Bibl.: Oltre le opere accennate, E. Preuschen, Palladius und Rufinus, Giessen 1897; A. Butler, The Lausiac history of Palladius, I, Cambridge 1898, p. 215 segg.; II, ibid., 1904, pp. 12-21 (n. VI della collezione Texts and Studies); J. Besse, in Dict. de Théol. Cathol., I, II, col. 1441 seg.; R. Reitzenstein, Historia monachorum und Historia Lausiaca, Gottinga 1916 (Forschungen zur Religion und Literatur des Alten und Neuen Testaments, n. s., 87); E. Buonaiuti, Le origini dell'asceticismo cristiano, Pinerolo 1928, p. 176 segg.
Per il folklore: Arch. trad. popol., II, p. 207; V, p. 91 (miracoli); F. D'Elia, Il falò di S. Antonio.
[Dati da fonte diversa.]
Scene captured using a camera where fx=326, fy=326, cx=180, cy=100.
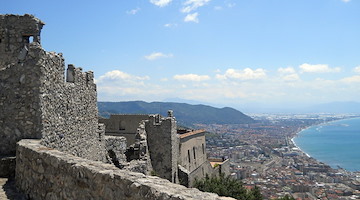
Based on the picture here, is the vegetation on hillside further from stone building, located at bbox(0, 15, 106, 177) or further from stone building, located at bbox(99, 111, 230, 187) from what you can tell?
stone building, located at bbox(0, 15, 106, 177)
Note di Folklore salentino, Martina Franca 1912; cfr. G. Ferri, in Lares, II (1913), p. 101 segg.; G. Finamore, Credenze, usi e costumi abruzzesi, Palermo 1890, pp. 92-102; L. Mannocchi, Feste, costumanze, superstiz. popolari nel circondario di Fermo, Fermo 1921, pp. 43-47; E. Anderloni, Gli Statuti di Novara e il porco di S. Antonio a Novara, in Novaria, VI (1925), pp. 1-6; R. Corso, Il porco di S. Antonio, in Folklore italiano, I (1925), p. 316 seg.